Quatre exemples seront présentés dans arc en rêve papers, les dossiers annexes du centre d’architecture bordelais diffusés en partenariat avec L’Architecture d’Aujourd’hui. Quatre écoles adaptées à l’adolescence par Anna Heringer, Xaveer De Geyter, Hermann Kaufmann, Ilze et Heinrich Wolff. Premier volet de cette série, l’architecte Joaquim Moreno et Fabrizio Gallanti, directeur d’arc en rêve discutent avec les architectes sud-africains Ilze et Heinrich Wolff.
L’école Cheré Botha au Cap
Joaquim Moreno : Salle de classe, architecture de l’adolescence s’intéresse à la façon dont l’outil d’apprentissage le plus commun et le plus répandu – la salle de classe – façonne l’apprentissage. Vous avez construit plusieurs écoles en Afrique du Sud. Quelle est votre expérience dans ce domaine ?
Heinrich Wolff : C’est en travaillant sur une école pour les enfants neuro-atypiques que nous avons pris conscience de la nécessité de tenir compte d’une multitude de besoins différents. Parmi les enfants que nous avons rencontrés, certains sont très intelligents mais éprouvent des difficultés à se socialiser. D’autres s’en sortent au contraire très bien socialement, mais ont du mal à acquérir de nouvelles compétences. La vocation de cette école est donc de rapprocher deux groupes d’élèves – les enfants au spectre autistique et les enfants ayant des troubles de l’apprentissage – qui, traditionnellement, étaient maintenus séparés. Ce rapprochement leur permet de s’affirmer mutuellement à travers leur expérience collective. C’est un aspect fondamental de la conception que nous avons proposée.

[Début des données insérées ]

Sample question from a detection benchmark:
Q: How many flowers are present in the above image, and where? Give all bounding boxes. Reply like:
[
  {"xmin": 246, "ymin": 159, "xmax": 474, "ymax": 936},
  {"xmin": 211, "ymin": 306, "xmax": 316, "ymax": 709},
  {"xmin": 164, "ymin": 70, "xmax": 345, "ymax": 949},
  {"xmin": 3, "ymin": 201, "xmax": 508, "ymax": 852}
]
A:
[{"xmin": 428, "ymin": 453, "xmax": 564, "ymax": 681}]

Lorsque nous avons été mandatés pour ce projet d’école, le cahier des charges préconisait des salles de classe avec un couloir central. Il préconisait également des espaces qui soient le reflet d’un univers et de relations domestiques. Mais il n’abordait pas la question des relations avec la ville, de la coexistence avec les autres et de la dimension collective de l’apprentissage.
Le point crucial de notre intervention a précisément été de proposer que l’espace du collectif soit l’espace le plus important de l’école. En plus d’une éducation et d’une formation de base, le souhait est aussi d’aider les élèves à se faire une place dans la société, tant sur le plan économique que social. C’est de là qu’est venue l’idée de construire les cours avec une charpente en A, entre les salles de classe.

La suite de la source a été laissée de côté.